If you have ever seen herpes in young pigeons, you will never forget it again! I always call it type II. The affected youngsters, usually from 6 weeks old, all die within about 5 days. See photo Herpes II with youngsters.
Photo Herpes II with youngsters.
We never see this with old pigeons.
Once they are at this stage, they cannot be treated. But luckily, we have discovered that the not yet visibly affected pigeons can be perfectly protected by means of a single injection with a specific antibiotic! We invented that trick about 35 years ago and it still works today!
Herpes is not a problem with older pigeons
More than 60% of all pigeons have antibodies against this because they are or were latently infected. They therefore have no symptoms! And if there is any suggestion that this Herpesvirus type I has something to do with ornithosis, then it is not understandable that you can cure this ornithosis complex with the right antibiotics (and we can), because viruses are insensitive to antibiotics. Ornithosis is the biggest problem for the condition and orientation abilities of our pigeons (old and young). And the primary cause is Chlamydia along with bacteria like Haemophilus, Mycoplasma, Staphylococci and some of the other bacteria.
At a F.C.I. congress in Brussels, a German colleague explained a study that was done on Jungtierkrankheit (‘Young Bird Disease’). They didn’t think adeno-coli a suitable name and they still don’t know why the disease breaks out so suddenly and so massively. They only had their information from after 1982, while we were already confronted with it in the seventies and had drawn our own conclusions!

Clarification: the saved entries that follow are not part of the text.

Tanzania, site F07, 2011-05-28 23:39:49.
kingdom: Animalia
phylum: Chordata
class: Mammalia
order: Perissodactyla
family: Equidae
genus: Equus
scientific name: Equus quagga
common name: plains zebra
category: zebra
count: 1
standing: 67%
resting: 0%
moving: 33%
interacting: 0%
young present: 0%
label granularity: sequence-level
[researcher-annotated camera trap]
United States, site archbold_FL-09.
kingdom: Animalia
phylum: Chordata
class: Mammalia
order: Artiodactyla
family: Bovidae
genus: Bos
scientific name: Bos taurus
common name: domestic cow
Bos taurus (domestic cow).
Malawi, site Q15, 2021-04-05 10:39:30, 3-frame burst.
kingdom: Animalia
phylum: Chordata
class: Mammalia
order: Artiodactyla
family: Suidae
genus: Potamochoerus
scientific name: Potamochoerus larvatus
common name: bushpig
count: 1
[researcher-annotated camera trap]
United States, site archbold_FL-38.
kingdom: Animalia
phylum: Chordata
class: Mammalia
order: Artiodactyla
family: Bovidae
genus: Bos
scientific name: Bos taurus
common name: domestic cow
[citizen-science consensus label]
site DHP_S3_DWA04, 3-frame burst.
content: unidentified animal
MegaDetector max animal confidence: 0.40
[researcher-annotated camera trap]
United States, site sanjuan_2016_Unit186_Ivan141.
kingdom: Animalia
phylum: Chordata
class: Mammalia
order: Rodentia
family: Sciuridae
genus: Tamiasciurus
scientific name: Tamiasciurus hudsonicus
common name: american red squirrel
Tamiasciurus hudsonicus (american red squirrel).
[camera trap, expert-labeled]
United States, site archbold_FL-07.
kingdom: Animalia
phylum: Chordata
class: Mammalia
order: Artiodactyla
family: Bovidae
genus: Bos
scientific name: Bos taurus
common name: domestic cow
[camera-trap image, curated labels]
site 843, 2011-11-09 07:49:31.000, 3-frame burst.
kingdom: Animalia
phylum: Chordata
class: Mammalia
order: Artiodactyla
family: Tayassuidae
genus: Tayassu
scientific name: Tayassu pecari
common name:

There were about ten pigeon veterinarians from various European countries and a Polish professor! One of my German colleagues from the German pigeon clinic told me that in the autumn of 2015, she had regularly seen young pigeons with yellow lumps in their beaks, red mucous membranes, very sick and dying. She found Tricho and sometimes Candida, but she didn’t know how to deal with them! She told us that all these pigeons had been vaccinated against Herpes with a Slovakian combination vaccine.
I already suspected what the problem was, showed her the photo with Herpes II (earlier in this article) on my iPhone and told her what the diagnosis was.
Fortunately, this young pigeons-Herpes is rare, although I have seen an increase in recent years!
The moral of the story is that it is very important to know how often diseases actually occur! Is it 5%, 10%, 20%, etc.?
And you can’t learn that from the internet.